◆ PAGE EXTRACT
This was not my only interaction about the fate of my college. A short list of others included an Uber driver, a bartender at the local dive bar, a trustee from another local college at a wine reception, a self-described “highly acclaimed” college admissions counselor from Massachusetts over email, and a friend’s wife over dinner at a bad restaurant in Troy, New York. People have felt quite comfortable talking about how my workplace of almost twenty years was doomed, or was not going to make it, or straight-up said it’s going to close, hooray. Each time, my mind went into a fight-or-flight response. I began to think about my future as unemployed, someone whose career has been taken from them.
*
Hanlon’s Razor states that one should never attribute things to malice that can be better explained by stupidity. Over the years, I was Team Hanlon’s Razor when explaining stupid things happening at my college: overextended real estate, inflated predictions of enrollment in the face of declining enrollment, lack of self-awareness in the flush times while building glass-front buildings, failures to share Excel charts with enrollments.
It is my experience that academics—as opposed to, say, a creative writing professor with “just” an MFA—resist easy explanations. Academics problematize. They look to larger systems to explain institutional failures. They think in non–Hanlon’s Razor terms and interrogate abstract forces.
It’s not that Administrator A was bad at their job, for example, or President B was a literal dipshit, or Provost C didn’t have a clue. An academic might explain such details as a teachable moment to demonstrate the United States’ corporatization of higher education, that it posits a failure of imagination and, in so doing, the system creates people like Administrator X, or that we need to free ourselves of governing metaphors for acquiring knowledge.

◆ SUPPLIED INFORMATION

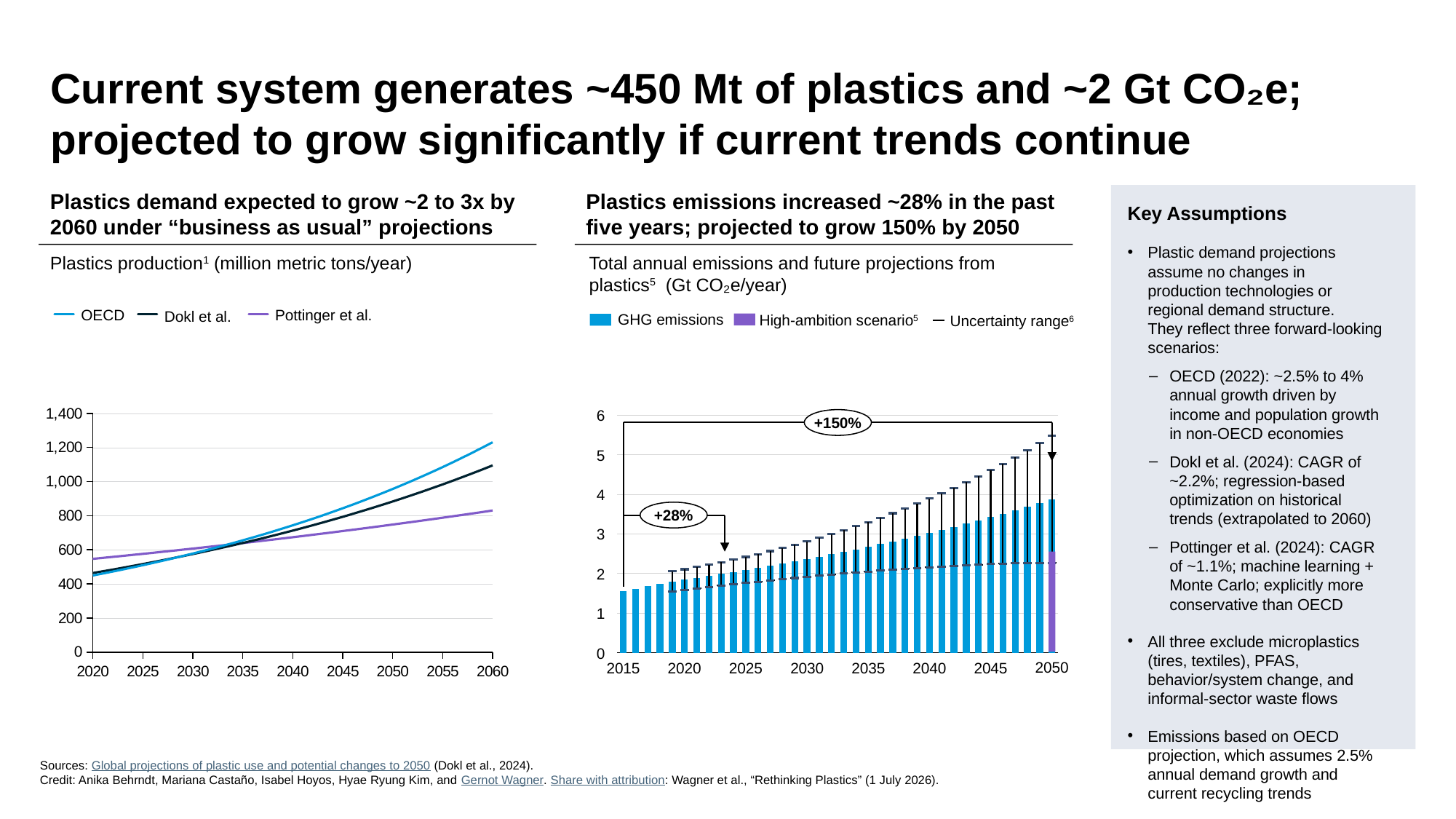
In the left chart (Plastics production), is the Pottinger et al. value for 2060 greater or less than 1,000? less In the left chart (Plastics production), which series has the lowest value in 2060? Pottinger et al. In the left chart (Plastics production), which series has the highest value in 2020? Pottinger et al. What kind of chart is the left chart, 'Plastics production (million metric tons/year)'? line chart What kind of chart is the right chart, 'Total annual emissions and future projections from plastics'? bar chart In the left chart (Plastics production), is the OECD value for 2060 greater or less than 1,000? greater How many entries does the legend of the right chart (Total annual emissions) list? 3 In the left chart (Plastics production), do the OECD values rise or fall from 2020 to 2060? rise In the right chart (Total annual emissions), is the GHG emissions value for 2050 greater or less than 3? greater In the left chart (Plastics production), which series has the highest value in 2060? OECD How many series does the legend of the left chart (Plastics production) list? 3 In the right chart (Total annual emissions), what percentage increase is annotated between 2015 and 2050? +150%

◆ WHAT TO WORK ON
- a) According to the passage on the college's future, how long has the writer worked at the college?
- b) Translate this sentence from the passage on the college's future into Spanish: "They look to larger systems to explain institutional failures."
- c) Pick up the passage on the college's future and keep writing from its final sentence.

◆ ANSWERS
- a) Almost twenty years.

- b) Buscan sistemas más amplios para explicar los fracasos institucionales.

- c)
I’m not saying the academic approach is wrong. I’m saying that, no matter the approach, it gets to be too much, trying to stem the tide of administrators who made whoppingly bad decisions and had such obvious just-back-from-a-conference confidence that no one could match the energy. It was exhausting.
We couldn’t say “circle back” without giggling. We couldn’t drill down and make sure they had their ducks in a row. We couldn’t question core competencies while the admin’s churn rate hockey-sticked. We couldn’t do all this, because we had our jobs to do: teaching classes, planning curricula, designing courses. That was our wheelhouse.
Some dumpster fires go out naturally when it rains. Others explode.
*
After a decade of the same news, I learned to block it out so I could do my job, the job I love. I read students’ essays, stories, poems. I typed up way too much helpful feedback for students who were just trying to get through another class. I focused on those one or two clusters of words from someone’s draft that shined bright, words that were clear and could break through and should be the starting point for the next draft. And the next. And the next. I learned how to say those two words you never want to hear from a writing teacher: Start over.
*
As an undergraduate, I was not a great student. These days, every once in a while, I have to send along my unofficial transcript to various job applications to prove that I have a degree. And I see all my grades from those years when I was an angry young man with jobs and life and bills. And I think about those professors who had to put up with me and still found words that showed rare instances of possible clarity or insight.
We’re all so needy, we writers. In those undergraduate days, I didn’t dare call myself a writer, afraid it would jinx the vision in my head, or delusion, that I was someone who might have original thoughts. Approval from a couple of my professors encouraged me to be a writer, or at least continue writing. Beyond that, I had no clue what I might do with my life.
In my fifth year of college, I started leading workshops at a halfway house in Camden, New Jersey, a few blocks from the Rutgers campus. I don’t think we called it “leading workshops” back then. We called it “outreach.” I would get buzzed in and led to a room with ten or so people soon to leave the New Jersey prison system, and we’d shoot the shit and maybe write a little bit.
One guy, every week, came up with a new concept for Nike’s “Just Do It” campaign. He had long hair and imagined all the storyboards, standing up while he described his visions. I had no feedback than to say, “That’s really good.”
I’ll never forget his eyes lighting up when I said that.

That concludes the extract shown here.